Keisha’s Doors and Tacos, Anyone?
By Marvie Ellis
Fiction • Ages: 6 and up
In these two bilingual books, Ellis, a pediatric speech pathologist and education consultant, weaves simple stories that help children relate to autistic peers. Keisha’s Doors examines the way a family grapples with three-year-old Keisha’s autism diagnosis. In Tacos, Anyone? Thomas learns from a therapist how to play and have fun with his younger autistic sibling, Michael.
FOR OLDER ELEMENTARY STUDENTS
A Is for Autism, F Is for Friend
By Joanna L. Keating-Velasco
Fiction • Ages: 8-12
Chelsea is an average 10-year-old girl who plays soccer and loves spaghetti… and who just happens to have autism. This quick 54-page read offers a glimpse of Chelsea’s life, serving as a primer on autism for older elementary students. Discussion questions follow each chapter.
How to Talk to an Autistic Kid
By Daniel Stefanski
Nonfiction • Ages: 10 and up
“Even though my brain is different, I’m still a kid,” writes Stefanski, who is autistic and penned this practical handbook at age 14. In it, he offers personal stories and explanations for why autistic children act the way they do.

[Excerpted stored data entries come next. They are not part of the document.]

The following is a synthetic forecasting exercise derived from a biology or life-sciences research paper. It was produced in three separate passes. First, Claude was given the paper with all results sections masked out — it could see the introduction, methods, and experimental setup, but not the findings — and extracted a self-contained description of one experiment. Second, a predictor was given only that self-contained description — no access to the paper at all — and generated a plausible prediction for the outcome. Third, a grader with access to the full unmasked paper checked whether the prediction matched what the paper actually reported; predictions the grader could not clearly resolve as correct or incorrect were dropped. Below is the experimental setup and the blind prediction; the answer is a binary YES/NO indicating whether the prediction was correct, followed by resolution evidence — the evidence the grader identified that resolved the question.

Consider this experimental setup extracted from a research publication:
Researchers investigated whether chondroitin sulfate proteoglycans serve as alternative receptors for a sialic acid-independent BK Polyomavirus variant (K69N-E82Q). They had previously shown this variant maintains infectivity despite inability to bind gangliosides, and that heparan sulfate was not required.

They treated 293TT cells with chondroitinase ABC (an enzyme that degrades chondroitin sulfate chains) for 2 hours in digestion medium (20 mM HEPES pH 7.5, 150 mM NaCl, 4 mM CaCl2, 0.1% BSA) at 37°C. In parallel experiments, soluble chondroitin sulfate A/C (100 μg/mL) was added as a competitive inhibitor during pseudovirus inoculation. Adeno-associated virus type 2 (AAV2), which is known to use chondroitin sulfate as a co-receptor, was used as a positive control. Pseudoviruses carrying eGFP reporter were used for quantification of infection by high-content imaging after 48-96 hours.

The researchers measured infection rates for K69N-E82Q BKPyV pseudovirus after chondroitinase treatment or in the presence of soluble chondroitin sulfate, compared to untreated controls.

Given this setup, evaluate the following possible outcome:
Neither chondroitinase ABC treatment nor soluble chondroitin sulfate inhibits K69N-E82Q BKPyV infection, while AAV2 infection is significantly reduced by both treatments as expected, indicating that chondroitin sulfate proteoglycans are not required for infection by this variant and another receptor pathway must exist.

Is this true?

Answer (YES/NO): NO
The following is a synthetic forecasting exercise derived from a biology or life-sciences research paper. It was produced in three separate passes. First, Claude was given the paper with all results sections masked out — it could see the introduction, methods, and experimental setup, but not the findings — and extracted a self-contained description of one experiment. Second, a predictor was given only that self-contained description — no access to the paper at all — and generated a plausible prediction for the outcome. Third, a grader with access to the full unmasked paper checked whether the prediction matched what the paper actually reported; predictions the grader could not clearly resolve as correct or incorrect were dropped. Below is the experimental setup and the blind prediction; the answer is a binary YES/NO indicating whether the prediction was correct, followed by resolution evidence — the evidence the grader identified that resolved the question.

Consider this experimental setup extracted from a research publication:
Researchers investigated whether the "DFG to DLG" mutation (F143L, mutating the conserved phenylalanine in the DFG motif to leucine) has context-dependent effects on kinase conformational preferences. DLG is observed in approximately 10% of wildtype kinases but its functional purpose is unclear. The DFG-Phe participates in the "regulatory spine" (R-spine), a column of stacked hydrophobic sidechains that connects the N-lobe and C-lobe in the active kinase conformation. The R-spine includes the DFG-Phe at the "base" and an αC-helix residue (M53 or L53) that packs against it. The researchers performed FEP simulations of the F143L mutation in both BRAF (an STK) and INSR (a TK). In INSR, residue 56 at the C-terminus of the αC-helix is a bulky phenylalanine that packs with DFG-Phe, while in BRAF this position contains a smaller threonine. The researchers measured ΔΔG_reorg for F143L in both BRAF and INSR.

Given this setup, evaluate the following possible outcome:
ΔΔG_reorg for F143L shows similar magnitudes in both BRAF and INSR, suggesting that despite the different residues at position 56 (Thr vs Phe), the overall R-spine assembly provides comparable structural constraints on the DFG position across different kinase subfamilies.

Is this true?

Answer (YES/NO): NO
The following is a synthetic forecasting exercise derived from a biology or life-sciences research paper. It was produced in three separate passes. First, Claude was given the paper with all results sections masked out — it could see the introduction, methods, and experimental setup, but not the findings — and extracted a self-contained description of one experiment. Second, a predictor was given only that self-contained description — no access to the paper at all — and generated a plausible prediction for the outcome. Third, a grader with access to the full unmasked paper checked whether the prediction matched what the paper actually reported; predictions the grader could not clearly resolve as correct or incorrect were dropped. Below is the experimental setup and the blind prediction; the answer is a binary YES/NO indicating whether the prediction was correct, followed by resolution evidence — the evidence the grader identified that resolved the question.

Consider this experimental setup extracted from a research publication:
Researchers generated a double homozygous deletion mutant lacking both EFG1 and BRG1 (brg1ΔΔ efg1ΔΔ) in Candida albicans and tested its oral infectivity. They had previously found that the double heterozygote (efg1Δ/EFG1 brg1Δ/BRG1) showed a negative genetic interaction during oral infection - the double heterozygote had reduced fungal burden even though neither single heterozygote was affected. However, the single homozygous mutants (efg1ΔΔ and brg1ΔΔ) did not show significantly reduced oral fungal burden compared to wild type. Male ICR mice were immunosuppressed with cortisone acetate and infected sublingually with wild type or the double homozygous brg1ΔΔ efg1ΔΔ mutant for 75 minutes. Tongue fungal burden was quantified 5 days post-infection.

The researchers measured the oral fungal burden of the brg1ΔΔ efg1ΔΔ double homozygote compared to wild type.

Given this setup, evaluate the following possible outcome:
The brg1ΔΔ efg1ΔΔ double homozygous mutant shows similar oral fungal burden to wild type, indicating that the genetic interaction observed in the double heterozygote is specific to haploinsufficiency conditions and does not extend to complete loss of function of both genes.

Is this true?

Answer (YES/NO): NO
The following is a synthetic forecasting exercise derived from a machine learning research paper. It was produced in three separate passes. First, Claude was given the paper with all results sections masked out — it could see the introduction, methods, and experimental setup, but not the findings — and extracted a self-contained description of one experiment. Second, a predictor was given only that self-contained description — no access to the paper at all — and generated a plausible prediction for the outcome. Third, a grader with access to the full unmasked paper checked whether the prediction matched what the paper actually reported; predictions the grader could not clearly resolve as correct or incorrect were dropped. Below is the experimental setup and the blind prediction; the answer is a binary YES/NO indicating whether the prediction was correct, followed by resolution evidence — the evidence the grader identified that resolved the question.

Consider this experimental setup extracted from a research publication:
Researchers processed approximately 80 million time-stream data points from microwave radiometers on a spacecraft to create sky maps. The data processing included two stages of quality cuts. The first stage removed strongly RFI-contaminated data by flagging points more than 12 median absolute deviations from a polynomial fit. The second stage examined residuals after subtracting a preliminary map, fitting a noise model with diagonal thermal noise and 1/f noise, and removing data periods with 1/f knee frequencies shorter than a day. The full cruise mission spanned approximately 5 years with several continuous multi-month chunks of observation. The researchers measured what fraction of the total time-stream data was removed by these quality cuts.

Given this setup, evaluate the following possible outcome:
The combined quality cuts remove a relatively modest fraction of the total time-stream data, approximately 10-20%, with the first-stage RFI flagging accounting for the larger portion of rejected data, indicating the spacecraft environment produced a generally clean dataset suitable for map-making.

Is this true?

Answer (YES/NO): NO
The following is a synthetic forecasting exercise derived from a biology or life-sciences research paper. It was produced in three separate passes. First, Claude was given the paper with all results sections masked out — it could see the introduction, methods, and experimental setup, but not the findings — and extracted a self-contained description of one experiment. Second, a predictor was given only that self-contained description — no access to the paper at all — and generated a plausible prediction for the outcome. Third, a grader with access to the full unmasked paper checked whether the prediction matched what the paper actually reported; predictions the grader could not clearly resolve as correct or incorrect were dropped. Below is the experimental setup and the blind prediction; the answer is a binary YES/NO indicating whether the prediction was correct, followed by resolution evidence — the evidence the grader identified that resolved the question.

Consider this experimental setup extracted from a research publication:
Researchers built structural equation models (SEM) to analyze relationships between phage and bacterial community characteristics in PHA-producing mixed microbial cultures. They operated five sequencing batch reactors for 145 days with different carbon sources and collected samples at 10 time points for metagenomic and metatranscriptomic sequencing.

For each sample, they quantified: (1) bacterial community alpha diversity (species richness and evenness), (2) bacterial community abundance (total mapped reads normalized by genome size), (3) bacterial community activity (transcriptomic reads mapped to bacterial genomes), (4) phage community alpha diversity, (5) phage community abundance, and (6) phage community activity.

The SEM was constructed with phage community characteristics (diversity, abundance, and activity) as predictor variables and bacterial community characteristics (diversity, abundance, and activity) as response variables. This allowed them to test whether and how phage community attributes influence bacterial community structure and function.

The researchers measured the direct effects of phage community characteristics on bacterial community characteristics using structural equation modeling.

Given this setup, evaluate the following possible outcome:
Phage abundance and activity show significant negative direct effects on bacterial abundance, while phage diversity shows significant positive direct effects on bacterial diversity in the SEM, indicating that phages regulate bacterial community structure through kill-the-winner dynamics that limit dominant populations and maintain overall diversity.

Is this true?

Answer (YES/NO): NO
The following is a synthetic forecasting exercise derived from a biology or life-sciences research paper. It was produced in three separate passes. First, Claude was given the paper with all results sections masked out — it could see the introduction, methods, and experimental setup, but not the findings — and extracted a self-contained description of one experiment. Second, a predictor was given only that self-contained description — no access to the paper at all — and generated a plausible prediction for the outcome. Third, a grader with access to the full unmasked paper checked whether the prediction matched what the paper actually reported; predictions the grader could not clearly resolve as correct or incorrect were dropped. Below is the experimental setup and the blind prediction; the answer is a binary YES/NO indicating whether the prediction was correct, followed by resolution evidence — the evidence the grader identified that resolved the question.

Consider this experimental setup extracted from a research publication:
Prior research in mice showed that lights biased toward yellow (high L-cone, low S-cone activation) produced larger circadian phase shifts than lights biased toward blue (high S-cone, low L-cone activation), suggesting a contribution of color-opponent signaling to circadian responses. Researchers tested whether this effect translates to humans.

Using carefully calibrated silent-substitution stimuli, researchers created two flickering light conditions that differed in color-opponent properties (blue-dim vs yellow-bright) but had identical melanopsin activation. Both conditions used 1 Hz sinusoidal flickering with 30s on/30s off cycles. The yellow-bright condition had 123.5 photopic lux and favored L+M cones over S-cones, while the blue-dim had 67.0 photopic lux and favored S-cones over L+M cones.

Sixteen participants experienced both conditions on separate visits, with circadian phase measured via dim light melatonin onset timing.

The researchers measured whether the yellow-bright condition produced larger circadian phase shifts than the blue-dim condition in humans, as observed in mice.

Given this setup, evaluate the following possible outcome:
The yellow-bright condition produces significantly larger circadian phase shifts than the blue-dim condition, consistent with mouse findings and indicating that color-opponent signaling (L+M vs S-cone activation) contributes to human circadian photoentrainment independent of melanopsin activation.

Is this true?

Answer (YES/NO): NO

He even addresses teasing and bullying.
By Cynthia Lord
Fiction • Ages: 9 and up
Twelve-year-old Catherine invents “rules,” like “No toys in the fish tank,” to help her autistic brother, David, navigate his world. Rules follows Catherine as she befriends wheelchair-bound Jason, who helps Catherine understand the meaning of acceptance. It’s an accessible, honest, often humorous story about disabilities, family dynamics, and friendship.